[Problem to work on] Repeat all the material exactly; pictures stay out of your copy.

# # #

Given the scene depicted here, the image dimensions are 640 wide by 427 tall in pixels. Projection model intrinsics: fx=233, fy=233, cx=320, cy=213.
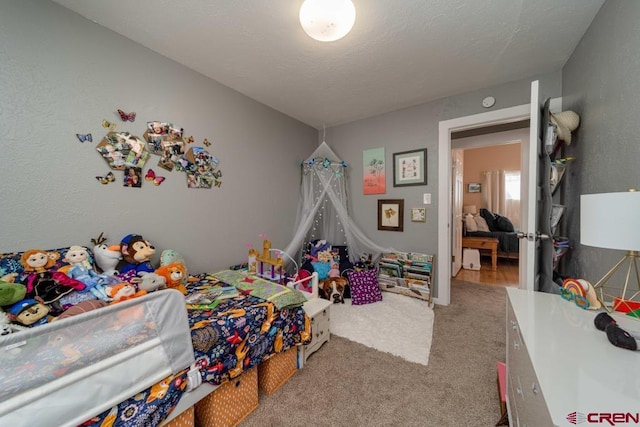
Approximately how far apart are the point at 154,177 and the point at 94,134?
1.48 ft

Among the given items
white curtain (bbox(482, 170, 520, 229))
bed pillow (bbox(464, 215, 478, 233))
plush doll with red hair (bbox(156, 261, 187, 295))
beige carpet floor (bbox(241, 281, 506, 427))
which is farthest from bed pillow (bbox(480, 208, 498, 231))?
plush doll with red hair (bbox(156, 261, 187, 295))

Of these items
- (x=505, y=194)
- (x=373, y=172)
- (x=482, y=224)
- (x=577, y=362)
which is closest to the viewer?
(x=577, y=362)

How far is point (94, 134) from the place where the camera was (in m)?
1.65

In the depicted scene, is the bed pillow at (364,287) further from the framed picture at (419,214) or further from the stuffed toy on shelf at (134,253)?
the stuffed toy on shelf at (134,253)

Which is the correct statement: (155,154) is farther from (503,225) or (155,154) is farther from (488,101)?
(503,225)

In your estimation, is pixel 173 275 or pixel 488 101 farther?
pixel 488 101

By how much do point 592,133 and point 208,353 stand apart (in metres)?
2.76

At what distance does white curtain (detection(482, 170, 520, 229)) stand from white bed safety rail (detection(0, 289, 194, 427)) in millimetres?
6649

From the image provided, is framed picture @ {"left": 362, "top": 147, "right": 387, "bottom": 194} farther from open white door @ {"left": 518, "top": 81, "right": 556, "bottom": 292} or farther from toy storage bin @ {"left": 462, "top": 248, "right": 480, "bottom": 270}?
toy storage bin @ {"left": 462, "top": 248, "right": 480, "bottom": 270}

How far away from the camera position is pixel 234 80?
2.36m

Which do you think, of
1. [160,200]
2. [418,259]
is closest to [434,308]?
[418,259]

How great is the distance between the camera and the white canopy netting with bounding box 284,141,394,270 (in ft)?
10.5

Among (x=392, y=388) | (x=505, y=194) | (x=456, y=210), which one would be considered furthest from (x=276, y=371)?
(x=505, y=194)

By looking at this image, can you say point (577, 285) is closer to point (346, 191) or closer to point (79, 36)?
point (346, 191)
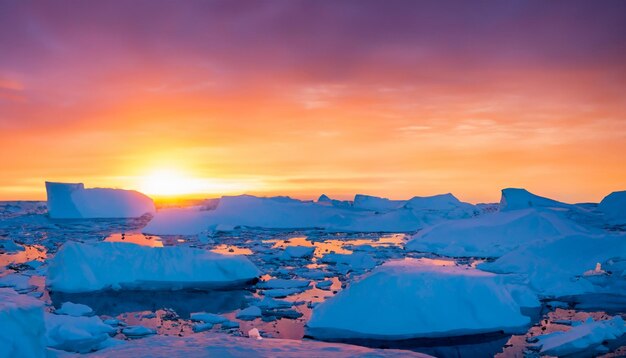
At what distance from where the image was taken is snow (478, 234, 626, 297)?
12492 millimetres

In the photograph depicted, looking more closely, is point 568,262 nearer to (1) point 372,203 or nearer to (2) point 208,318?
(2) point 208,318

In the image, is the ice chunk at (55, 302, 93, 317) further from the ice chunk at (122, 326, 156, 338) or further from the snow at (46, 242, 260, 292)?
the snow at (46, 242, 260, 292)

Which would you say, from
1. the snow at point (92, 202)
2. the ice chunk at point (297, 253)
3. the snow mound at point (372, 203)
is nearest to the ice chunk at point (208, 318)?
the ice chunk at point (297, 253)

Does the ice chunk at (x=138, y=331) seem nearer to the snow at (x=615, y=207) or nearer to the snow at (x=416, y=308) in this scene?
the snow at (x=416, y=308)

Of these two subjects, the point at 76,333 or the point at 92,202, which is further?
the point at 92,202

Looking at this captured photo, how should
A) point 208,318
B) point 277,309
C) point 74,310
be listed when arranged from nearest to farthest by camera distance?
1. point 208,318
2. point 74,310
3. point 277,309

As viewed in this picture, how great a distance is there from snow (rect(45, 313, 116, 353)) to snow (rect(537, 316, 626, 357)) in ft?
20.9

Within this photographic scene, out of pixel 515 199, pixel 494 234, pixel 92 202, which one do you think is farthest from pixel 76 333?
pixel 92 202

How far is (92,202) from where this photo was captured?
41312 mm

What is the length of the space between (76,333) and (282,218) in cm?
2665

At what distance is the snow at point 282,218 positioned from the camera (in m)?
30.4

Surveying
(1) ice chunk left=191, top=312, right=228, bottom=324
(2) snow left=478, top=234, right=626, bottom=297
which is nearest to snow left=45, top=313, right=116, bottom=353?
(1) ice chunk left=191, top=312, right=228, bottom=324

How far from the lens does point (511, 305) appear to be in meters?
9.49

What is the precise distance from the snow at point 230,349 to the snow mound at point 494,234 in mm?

# # #

[Output for this exercise]
Given the scene depicted here, the image dimensions are 640 wide by 427 tall in pixels. Projection model intrinsics: fx=233, fy=233, cx=320, cy=213.
Approximately how far apart are the point at 154,177 and the point at 94,134?
1.48 ft

Among the given items
white curtain (bbox(482, 170, 520, 229))
bed pillow (bbox(464, 215, 478, 233))
plush doll with red hair (bbox(156, 261, 187, 295))
beige carpet floor (bbox(241, 281, 506, 427))
which is farthest from bed pillow (bbox(480, 208, 498, 231))?
plush doll with red hair (bbox(156, 261, 187, 295))

Of these items
- (x=505, y=194)
- (x=373, y=172)
- (x=482, y=224)
- (x=577, y=362)
which is closest to the viewer?
(x=577, y=362)

How far is point (94, 134) from the place where the camera was (in m)?
1.65

In the depicted scene, is the bed pillow at (364,287) further from the framed picture at (419,214) or further from the stuffed toy on shelf at (134,253)?
the stuffed toy on shelf at (134,253)

Which is the correct statement: (155,154) is farther from (503,225) or (155,154) is farther from (488,101)?
(503,225)

In your estimation, is pixel 173 275 or pixel 488 101 farther?
pixel 488 101

By how much do point 592,133 and point 208,353 stand apart (in metres)?
2.76

At what distance does white curtain (detection(482, 170, 520, 229)) stand from white bed safety rail (detection(0, 289, 194, 427)) in millimetres?
6649

From the image provided, is framed picture @ {"left": 362, "top": 147, "right": 387, "bottom": 194} farther from open white door @ {"left": 518, "top": 81, "right": 556, "bottom": 292} or farther from toy storage bin @ {"left": 462, "top": 248, "right": 480, "bottom": 270}?
toy storage bin @ {"left": 462, "top": 248, "right": 480, "bottom": 270}

How far away from the camera position is pixel 234 80?
2.36m

Which do you think, of
1. [160,200]
2. [418,259]
is closest to [434,308]?
[418,259]

How great is the distance between the camera and the white canopy netting with bounding box 284,141,394,270 (in ft)?
10.5

Among (x=392, y=388) | (x=505, y=194) | (x=456, y=210), which one would be considered furthest from (x=276, y=371)?
(x=505, y=194)

By looking at this image, can you say point (577, 285) is closer to point (346, 191) or closer to point (79, 36)?
point (346, 191)
At what distance from where the image was taken is snow (478, 234, 626, 297)?
12492 millimetres

In the photograph depicted, looking more closely, is point 568,262 nearer to (1) point 372,203 or nearer to (2) point 208,318?
(2) point 208,318

In the image, is the ice chunk at (55, 302, 93, 317) further from the ice chunk at (122, 326, 156, 338) or further from the snow at (46, 242, 260, 292)?
the snow at (46, 242, 260, 292)

Which would you say, from
1. the snow at point (92, 202)
2. the ice chunk at point (297, 253)
3. the snow mound at point (372, 203)
is nearest to the ice chunk at point (208, 318)?
the ice chunk at point (297, 253)

Does the ice chunk at (x=138, y=331) seem nearer to the snow at (x=615, y=207) or nearer to the snow at (x=416, y=308) in this scene?
the snow at (x=416, y=308)

Of these two subjects, the point at 76,333 or the point at 92,202, which is further?
the point at 92,202

Looking at this captured photo, how should
A) point 208,318
B) point 277,309
C) point 74,310
be listed when arranged from nearest to farthest by camera distance?
1. point 208,318
2. point 74,310
3. point 277,309

As viewed in this picture, how great a distance is there from snow (rect(45, 313, 116, 353)) to snow (rect(537, 316, 626, 357)) in ft?
20.9

Within this photographic scene, out of pixel 515 199, pixel 494 234, pixel 92 202, which one do you think is farthest from pixel 76 333?
pixel 92 202

How far is (92,202) from where this photo was captured?
41312 mm

What is the length of the space between (76,333) and (282,218) in cm?
2665

At what distance is the snow at point 282,218 positioned from the camera (in m)?
30.4

Surveying
(1) ice chunk left=191, top=312, right=228, bottom=324
(2) snow left=478, top=234, right=626, bottom=297
which is nearest to snow left=45, top=313, right=116, bottom=353?
(1) ice chunk left=191, top=312, right=228, bottom=324

How far from the lens does point (511, 305) appear to be in meters?
9.49

What is the precise distance from the snow at point 230,349 to the snow mound at point 494,234 in mm?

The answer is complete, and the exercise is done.